11e avril 1773, à Ferney
Je m’imagine que mon héros fait ses Pâques à Versailles, et que j’aurai tout le temps de disposer mon squelette à me rendre à ses ordres.
Vôtre Lazare ressuscité ne manquera pas de venir au rendez vous le plus secrettement que faire se poura dès que vous lui aurez marqué le jour où il devra partir, après quoi, il retournera bien vite dans son hermitage.
On doit jouer incessamment les loix de Minos à Lyon, et l’on fait pour celà de grands préparatifs. C’est précisément de quoi je ne veux pas être témoin. Comme vous êtes l’unique objet de mon voiage je ne veux pas qu’aucune idée étrangère se mêle à mon idée dominante. Je compte d’ailleurs beaucoup plus sur les acteurs de Bordeaux que sur ceux de Lyon. Belmont fera ses efforts pour faire réussir une pièce que vous protègez, qui vous est dédiée, et qui vous apartient.
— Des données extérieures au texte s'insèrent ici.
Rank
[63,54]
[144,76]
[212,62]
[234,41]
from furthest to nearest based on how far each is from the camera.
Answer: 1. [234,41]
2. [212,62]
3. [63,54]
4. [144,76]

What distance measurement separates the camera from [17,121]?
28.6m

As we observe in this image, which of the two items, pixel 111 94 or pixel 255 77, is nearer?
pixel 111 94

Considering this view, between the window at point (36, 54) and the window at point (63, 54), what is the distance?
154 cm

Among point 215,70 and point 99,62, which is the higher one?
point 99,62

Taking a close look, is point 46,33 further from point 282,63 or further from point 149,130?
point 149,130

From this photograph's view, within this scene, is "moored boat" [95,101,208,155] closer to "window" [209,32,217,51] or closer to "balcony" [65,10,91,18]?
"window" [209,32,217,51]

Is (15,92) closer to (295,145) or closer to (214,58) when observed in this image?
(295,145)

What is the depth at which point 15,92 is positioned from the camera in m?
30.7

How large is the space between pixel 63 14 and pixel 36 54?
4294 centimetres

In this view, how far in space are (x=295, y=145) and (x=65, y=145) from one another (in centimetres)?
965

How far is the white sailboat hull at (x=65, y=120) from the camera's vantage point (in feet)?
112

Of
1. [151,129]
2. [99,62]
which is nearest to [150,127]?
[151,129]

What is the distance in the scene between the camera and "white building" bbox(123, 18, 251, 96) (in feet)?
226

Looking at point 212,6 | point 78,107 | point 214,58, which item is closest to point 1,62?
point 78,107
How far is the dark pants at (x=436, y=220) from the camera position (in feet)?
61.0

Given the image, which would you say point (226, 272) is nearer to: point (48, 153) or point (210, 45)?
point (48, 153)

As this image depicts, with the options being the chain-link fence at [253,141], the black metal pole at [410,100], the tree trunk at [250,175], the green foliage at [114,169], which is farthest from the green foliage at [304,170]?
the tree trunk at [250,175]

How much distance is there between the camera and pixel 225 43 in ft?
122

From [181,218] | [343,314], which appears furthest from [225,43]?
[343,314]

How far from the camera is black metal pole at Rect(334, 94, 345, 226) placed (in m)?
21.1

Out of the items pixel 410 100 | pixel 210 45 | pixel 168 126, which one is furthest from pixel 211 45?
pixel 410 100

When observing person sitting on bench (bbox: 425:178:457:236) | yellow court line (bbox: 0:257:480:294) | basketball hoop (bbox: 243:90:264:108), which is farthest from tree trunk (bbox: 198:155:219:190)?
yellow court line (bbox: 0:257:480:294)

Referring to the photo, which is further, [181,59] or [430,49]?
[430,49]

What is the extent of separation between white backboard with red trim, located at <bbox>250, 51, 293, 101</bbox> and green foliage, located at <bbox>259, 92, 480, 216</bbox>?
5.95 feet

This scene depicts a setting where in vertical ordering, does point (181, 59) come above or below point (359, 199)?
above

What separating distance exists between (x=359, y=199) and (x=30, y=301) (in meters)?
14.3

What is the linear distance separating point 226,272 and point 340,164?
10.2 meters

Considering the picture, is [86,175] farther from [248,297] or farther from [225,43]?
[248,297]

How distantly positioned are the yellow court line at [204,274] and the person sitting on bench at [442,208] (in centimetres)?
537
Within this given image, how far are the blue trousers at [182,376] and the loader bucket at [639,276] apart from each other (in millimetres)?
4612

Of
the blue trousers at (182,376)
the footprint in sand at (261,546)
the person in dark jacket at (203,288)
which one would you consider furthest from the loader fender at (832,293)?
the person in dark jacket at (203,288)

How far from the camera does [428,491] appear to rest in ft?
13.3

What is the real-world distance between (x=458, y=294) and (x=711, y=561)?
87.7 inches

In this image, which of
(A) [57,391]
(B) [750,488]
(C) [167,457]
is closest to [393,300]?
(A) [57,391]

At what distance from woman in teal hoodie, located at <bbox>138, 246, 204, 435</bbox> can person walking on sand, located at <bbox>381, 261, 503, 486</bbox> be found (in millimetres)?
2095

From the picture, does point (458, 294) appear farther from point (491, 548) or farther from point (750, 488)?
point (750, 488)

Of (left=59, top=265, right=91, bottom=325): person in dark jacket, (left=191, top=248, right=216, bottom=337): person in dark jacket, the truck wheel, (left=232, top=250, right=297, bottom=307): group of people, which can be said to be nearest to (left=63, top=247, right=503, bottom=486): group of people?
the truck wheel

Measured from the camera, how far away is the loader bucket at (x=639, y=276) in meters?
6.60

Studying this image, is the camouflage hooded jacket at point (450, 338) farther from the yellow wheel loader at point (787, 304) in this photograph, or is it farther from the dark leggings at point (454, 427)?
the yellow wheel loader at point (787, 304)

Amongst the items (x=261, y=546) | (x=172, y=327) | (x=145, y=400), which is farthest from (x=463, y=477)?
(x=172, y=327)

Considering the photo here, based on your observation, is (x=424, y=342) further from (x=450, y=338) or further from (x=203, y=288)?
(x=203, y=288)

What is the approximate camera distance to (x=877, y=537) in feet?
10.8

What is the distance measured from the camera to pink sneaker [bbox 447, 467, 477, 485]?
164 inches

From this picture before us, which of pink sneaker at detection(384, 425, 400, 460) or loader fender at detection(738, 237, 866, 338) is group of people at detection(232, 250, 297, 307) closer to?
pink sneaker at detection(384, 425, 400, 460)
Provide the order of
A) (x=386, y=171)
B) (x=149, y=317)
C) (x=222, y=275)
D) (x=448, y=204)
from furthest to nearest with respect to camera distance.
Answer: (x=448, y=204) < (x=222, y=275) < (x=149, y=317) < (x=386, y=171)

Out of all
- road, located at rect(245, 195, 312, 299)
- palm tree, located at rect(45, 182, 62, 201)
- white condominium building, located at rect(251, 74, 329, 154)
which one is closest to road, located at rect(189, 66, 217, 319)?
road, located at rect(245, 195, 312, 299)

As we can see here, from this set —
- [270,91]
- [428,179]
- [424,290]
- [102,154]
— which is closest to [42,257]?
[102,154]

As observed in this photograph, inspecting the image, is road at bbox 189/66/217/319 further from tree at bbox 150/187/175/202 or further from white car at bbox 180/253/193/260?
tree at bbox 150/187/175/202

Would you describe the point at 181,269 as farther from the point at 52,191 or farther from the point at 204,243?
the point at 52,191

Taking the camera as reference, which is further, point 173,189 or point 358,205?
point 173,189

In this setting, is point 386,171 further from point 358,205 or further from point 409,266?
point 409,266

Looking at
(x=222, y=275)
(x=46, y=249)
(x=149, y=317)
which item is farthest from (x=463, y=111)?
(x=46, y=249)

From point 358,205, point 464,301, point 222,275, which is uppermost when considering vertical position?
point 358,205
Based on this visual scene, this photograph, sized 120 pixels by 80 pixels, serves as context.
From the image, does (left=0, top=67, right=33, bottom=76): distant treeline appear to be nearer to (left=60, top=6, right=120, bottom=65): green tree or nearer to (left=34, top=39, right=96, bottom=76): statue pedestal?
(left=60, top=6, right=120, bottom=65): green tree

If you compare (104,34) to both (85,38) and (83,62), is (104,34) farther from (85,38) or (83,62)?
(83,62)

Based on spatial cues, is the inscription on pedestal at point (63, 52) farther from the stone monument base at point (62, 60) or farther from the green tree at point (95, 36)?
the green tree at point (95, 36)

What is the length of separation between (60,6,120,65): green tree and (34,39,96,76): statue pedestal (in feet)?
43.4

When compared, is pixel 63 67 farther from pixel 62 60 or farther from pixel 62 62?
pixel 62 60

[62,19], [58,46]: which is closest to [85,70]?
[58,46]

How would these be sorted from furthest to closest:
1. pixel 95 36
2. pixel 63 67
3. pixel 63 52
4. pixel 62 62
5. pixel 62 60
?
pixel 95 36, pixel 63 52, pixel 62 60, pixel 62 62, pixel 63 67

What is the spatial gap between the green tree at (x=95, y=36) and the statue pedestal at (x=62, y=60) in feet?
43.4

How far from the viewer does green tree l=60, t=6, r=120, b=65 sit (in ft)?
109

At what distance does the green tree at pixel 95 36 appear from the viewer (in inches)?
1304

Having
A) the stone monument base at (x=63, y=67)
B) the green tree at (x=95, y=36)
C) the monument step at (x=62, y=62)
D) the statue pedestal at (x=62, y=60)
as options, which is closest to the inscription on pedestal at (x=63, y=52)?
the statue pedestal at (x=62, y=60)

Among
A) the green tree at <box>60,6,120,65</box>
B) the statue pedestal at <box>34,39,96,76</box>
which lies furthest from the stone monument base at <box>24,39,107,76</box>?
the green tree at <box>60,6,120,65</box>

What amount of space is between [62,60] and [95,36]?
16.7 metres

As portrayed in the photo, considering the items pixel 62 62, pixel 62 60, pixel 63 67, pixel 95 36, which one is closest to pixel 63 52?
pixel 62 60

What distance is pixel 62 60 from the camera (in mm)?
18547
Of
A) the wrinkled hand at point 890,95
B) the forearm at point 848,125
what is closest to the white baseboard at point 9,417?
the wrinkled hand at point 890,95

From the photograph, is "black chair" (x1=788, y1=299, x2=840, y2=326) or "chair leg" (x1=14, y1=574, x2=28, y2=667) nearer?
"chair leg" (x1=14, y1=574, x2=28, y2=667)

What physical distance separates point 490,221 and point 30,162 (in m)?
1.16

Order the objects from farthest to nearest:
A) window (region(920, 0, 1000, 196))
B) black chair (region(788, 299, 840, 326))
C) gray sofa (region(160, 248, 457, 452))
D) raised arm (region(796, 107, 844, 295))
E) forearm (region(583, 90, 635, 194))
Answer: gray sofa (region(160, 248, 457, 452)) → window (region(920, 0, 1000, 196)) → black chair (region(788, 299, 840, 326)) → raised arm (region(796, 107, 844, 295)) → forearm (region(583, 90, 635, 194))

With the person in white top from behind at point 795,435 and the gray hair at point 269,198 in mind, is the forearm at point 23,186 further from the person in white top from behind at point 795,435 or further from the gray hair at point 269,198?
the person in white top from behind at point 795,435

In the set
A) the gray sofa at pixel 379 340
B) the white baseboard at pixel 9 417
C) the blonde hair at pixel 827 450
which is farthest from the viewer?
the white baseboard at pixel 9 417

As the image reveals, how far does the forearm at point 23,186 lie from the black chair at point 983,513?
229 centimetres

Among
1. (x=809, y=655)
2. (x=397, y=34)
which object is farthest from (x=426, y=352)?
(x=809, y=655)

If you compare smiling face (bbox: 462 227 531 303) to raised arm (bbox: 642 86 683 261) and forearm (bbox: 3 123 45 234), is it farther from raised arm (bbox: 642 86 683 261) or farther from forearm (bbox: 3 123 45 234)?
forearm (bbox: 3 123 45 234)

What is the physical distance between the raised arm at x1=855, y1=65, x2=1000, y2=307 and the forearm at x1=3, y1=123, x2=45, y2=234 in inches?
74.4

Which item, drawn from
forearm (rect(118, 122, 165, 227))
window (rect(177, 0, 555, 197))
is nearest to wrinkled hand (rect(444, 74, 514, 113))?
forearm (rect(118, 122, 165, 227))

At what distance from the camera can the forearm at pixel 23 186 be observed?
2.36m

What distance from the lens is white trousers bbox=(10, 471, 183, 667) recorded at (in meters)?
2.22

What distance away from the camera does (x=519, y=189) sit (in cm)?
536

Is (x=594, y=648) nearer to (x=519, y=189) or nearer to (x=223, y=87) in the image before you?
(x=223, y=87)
A l’égard de Paris, je pense qu’il ne faut pas se presser, et que vous pouriez attendre le voiage de Fontainebleau. Il n’est pas impossible que dans ce temps là vous n’aiez quelques bons acteurs. Il y en a un qui était à Lyon, et que j’envoie malheureusement à Petersbourg. Je m’en repents du fond de mon cœur. Je crois qu’il serait devenu excellent à Paris.
La pièce, d’ailleurs, était fort mal arrangée par Le Kain, et les rôles ridiculement donnés. Monseigneur me permettra d’arranger tout celà différemment selon son bon plaisir.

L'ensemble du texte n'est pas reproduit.